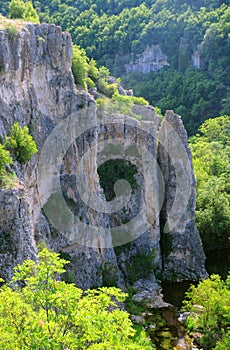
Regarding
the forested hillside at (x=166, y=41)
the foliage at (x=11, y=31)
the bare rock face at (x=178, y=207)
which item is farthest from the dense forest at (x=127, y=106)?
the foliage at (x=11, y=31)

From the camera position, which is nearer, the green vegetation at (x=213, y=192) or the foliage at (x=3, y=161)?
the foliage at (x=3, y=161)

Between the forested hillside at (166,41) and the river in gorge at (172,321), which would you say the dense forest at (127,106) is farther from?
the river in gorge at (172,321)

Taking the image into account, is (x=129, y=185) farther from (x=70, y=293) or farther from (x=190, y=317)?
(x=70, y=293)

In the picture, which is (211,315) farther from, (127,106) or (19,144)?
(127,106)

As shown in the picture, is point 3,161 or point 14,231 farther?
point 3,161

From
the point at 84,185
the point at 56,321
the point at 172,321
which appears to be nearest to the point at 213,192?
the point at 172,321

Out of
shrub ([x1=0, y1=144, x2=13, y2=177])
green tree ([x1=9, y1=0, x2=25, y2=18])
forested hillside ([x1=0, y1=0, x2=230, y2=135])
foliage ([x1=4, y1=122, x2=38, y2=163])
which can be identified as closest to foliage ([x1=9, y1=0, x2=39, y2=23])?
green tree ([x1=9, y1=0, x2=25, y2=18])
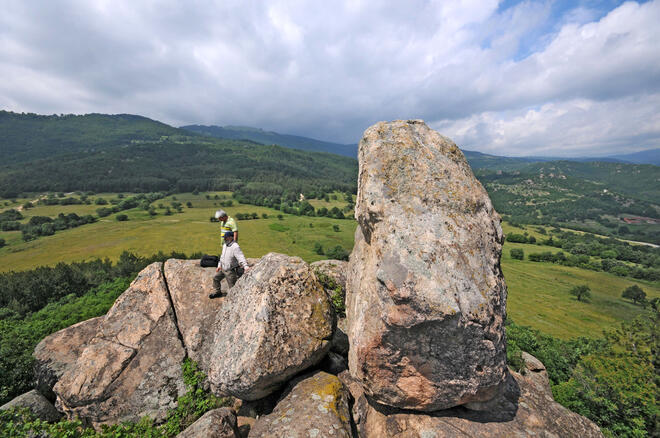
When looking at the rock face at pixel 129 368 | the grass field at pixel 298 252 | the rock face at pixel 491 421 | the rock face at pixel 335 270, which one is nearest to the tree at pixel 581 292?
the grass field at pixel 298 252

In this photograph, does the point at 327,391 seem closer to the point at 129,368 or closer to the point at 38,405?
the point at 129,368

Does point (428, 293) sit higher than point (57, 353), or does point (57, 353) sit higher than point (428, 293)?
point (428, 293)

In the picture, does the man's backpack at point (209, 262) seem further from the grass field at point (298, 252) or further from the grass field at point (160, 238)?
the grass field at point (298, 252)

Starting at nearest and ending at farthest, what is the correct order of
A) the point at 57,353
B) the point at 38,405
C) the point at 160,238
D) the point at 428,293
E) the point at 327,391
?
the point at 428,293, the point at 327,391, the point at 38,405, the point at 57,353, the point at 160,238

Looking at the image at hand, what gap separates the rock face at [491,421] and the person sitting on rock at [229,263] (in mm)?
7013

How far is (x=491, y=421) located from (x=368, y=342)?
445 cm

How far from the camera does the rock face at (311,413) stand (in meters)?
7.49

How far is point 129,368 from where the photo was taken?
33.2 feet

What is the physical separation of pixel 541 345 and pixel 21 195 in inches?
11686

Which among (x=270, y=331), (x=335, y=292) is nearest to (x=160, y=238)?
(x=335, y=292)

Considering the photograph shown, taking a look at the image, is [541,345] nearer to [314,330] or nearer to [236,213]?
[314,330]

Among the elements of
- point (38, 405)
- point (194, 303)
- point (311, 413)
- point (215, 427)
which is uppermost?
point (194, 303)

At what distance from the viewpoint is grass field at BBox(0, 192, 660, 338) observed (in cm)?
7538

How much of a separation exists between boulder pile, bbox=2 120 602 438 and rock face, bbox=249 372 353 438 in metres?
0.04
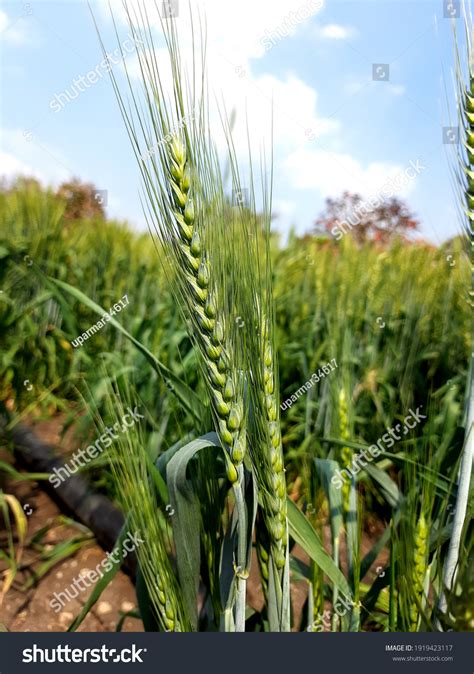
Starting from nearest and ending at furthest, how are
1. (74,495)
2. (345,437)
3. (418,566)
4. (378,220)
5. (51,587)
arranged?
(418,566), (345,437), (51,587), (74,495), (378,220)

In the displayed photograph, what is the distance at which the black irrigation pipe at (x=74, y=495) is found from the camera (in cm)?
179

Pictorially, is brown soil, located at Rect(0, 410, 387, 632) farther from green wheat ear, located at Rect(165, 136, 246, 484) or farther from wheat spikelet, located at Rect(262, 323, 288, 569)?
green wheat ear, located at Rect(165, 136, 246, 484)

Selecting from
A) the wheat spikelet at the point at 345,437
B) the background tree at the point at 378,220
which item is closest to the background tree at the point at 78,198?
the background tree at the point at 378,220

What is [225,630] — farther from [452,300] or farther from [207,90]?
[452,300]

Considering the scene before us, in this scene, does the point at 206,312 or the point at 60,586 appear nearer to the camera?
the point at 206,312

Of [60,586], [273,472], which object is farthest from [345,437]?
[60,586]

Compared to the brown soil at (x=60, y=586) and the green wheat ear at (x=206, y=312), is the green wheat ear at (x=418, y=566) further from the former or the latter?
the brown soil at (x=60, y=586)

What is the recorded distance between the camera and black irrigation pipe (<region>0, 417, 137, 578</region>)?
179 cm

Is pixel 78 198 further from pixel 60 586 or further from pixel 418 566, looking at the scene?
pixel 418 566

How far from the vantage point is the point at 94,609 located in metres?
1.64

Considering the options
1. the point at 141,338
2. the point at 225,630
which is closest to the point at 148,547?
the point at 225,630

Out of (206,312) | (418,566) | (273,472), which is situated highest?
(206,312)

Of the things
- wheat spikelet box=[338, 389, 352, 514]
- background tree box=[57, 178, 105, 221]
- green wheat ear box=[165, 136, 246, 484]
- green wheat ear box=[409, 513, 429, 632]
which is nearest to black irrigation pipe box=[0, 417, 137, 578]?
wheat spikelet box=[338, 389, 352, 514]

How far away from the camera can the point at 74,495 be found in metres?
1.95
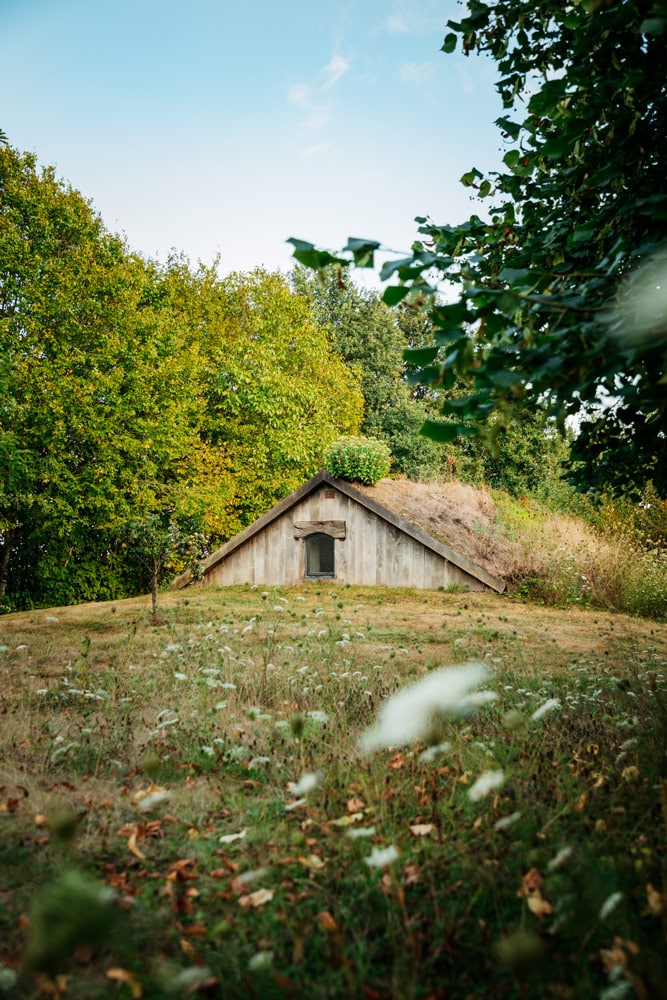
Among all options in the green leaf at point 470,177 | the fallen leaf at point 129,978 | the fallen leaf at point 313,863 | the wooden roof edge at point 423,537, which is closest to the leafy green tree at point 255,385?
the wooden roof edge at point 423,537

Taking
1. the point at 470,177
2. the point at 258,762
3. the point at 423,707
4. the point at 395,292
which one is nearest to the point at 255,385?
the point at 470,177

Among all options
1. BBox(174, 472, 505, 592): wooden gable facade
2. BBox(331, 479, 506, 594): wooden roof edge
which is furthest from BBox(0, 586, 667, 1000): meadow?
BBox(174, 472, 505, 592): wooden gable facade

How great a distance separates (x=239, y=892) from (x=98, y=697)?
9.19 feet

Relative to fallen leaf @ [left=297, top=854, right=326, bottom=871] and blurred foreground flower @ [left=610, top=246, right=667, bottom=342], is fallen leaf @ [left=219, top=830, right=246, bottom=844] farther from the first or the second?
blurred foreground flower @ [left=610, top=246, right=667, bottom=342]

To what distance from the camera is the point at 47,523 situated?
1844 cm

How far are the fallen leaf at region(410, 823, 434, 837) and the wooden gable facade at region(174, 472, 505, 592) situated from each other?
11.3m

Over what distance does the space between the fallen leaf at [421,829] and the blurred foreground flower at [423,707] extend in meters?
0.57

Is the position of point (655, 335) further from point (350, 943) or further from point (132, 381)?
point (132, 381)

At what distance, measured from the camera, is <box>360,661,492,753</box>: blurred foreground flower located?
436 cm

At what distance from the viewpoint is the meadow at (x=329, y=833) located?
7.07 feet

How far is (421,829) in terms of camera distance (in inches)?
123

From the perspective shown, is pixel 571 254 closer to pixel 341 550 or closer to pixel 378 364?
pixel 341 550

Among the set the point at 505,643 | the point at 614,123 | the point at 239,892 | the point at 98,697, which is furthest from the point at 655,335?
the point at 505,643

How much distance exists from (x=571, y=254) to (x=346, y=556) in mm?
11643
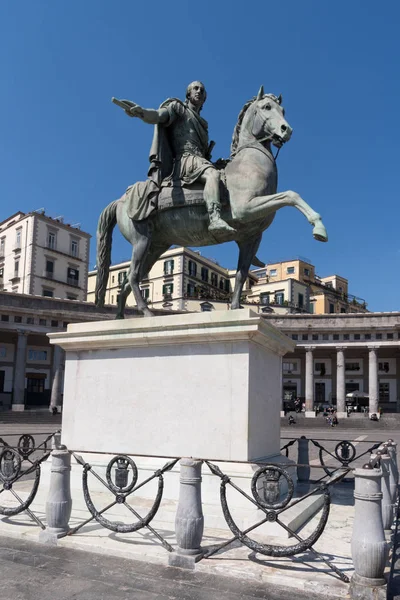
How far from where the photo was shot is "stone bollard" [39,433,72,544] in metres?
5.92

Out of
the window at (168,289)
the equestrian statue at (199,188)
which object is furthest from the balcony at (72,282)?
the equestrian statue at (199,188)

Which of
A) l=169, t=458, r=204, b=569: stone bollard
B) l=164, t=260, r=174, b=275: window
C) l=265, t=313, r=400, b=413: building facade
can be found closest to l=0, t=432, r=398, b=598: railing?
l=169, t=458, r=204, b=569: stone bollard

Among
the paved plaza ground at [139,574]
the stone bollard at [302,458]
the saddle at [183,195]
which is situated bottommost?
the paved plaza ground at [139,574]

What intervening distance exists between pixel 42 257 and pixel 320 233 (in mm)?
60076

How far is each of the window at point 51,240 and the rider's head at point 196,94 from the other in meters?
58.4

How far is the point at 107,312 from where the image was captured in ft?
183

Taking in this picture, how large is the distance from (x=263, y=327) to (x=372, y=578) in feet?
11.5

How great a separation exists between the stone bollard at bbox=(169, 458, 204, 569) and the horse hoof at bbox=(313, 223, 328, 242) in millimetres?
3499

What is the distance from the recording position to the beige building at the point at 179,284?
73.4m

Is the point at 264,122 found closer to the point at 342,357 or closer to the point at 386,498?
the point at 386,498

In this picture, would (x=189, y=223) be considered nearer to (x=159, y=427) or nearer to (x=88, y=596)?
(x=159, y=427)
####
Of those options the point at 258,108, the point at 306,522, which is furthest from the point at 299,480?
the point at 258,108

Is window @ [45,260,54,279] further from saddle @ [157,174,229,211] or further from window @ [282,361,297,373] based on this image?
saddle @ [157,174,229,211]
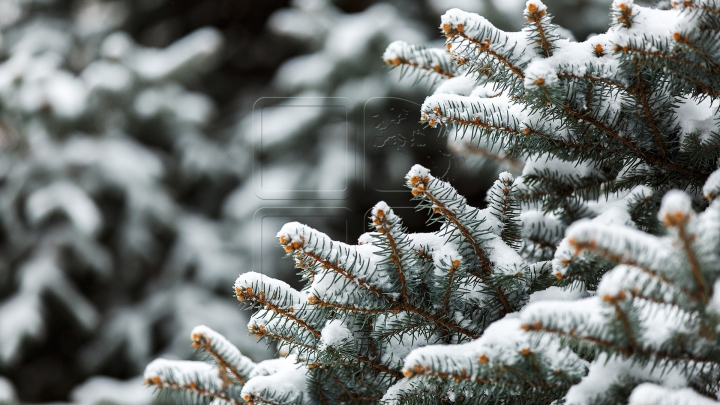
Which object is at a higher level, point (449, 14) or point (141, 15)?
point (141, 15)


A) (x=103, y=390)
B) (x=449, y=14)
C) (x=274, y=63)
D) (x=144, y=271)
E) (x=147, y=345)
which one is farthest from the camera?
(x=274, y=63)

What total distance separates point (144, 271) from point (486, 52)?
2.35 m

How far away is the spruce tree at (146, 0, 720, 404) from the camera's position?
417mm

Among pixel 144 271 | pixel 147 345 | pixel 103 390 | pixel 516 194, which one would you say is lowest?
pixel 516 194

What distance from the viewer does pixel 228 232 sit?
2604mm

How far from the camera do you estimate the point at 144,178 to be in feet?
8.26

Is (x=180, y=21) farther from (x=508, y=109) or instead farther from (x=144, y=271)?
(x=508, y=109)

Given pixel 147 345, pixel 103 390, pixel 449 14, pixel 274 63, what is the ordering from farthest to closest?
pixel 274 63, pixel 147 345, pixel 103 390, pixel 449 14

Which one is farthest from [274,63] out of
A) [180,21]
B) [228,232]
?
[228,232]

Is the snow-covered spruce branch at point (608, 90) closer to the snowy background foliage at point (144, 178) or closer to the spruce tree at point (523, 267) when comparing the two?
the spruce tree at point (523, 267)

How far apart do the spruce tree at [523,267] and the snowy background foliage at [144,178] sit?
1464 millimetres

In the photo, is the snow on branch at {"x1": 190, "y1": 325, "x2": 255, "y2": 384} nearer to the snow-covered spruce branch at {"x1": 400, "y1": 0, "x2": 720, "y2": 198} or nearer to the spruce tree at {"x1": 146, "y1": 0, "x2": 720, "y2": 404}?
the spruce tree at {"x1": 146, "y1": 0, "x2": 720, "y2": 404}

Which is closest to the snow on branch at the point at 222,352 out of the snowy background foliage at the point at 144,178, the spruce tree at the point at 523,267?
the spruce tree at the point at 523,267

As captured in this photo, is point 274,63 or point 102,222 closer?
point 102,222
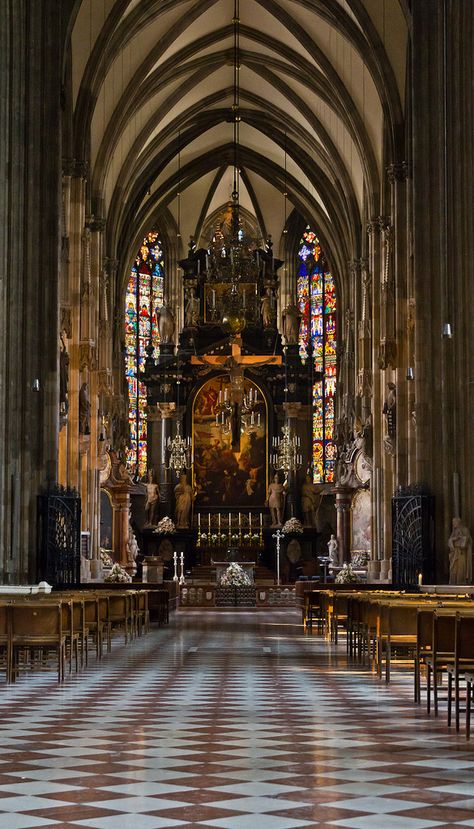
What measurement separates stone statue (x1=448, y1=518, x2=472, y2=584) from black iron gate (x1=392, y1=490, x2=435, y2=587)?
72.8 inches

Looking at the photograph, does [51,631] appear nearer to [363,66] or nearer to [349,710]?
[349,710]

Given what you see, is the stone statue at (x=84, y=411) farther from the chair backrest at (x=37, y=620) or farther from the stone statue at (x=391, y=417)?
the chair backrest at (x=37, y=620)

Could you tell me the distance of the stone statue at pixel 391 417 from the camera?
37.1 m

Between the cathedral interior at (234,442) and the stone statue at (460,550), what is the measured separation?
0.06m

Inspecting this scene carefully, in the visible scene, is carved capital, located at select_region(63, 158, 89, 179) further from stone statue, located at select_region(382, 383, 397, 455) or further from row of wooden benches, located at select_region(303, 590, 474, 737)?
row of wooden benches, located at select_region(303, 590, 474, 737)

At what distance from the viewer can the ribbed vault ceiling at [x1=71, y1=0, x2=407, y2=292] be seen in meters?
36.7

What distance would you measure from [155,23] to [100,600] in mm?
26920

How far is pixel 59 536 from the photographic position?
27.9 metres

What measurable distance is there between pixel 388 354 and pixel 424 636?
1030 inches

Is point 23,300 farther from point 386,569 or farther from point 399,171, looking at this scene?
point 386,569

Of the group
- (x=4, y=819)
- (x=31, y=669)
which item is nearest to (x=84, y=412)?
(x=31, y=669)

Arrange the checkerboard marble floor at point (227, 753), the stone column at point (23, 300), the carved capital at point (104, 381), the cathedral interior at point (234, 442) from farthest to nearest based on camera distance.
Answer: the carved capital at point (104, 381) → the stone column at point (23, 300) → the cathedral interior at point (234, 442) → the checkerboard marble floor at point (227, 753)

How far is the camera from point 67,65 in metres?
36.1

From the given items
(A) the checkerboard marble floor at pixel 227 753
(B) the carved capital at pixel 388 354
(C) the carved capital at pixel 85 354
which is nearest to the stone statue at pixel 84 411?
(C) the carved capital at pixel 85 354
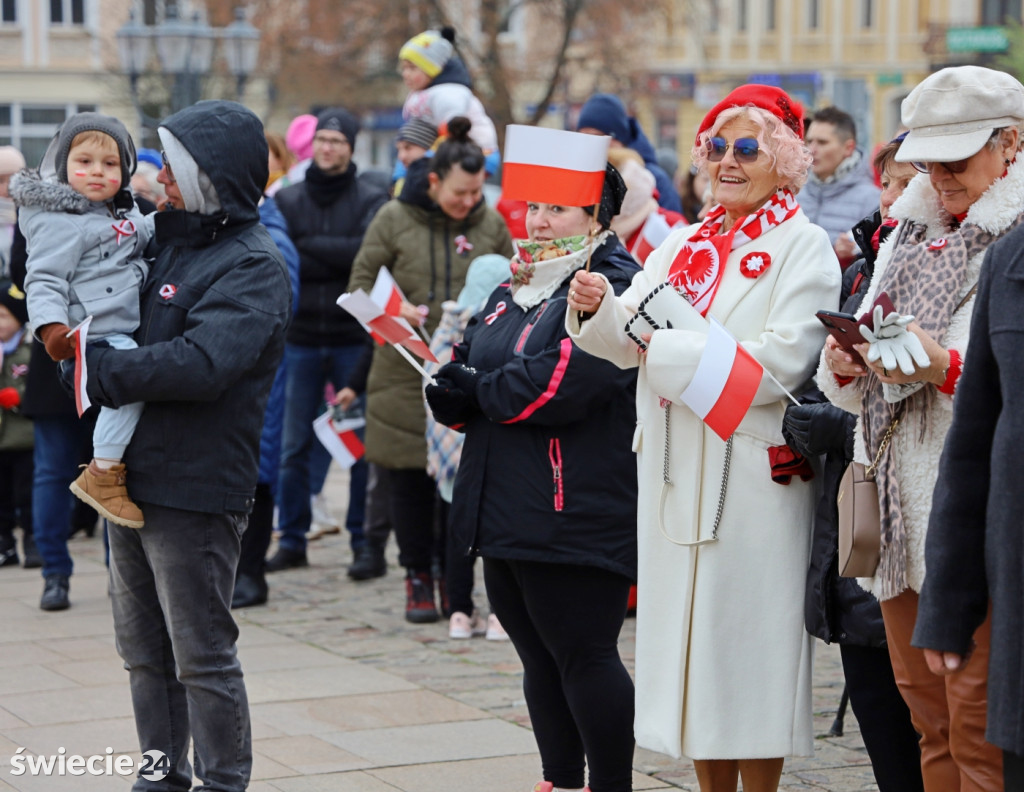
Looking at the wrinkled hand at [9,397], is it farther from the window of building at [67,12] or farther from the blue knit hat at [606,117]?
####
## [PROMPT]
Copy the records verbatim, from the line containing "Among pixel 144" through the line containing "pixel 274 63, pixel", including both of those lines.

## [ANSWER TO THE TASK]
Among pixel 144 271 | pixel 147 345 | pixel 103 390 | pixel 516 194, which one would you say is lowest?
pixel 516 194

What distance from the viewer does pixel 228 232 sit?
2604mm

How far from the camera do you estimate the point at 144,178 to be in feet?
8.26

Is (x=180, y=21) farther from (x=508, y=109) or instead farther from (x=144, y=271)?
(x=508, y=109)

Given pixel 147 345, pixel 103 390, pixel 449 14, pixel 274 63, what is the ordering from farthest to closest?
pixel 274 63, pixel 147 345, pixel 103 390, pixel 449 14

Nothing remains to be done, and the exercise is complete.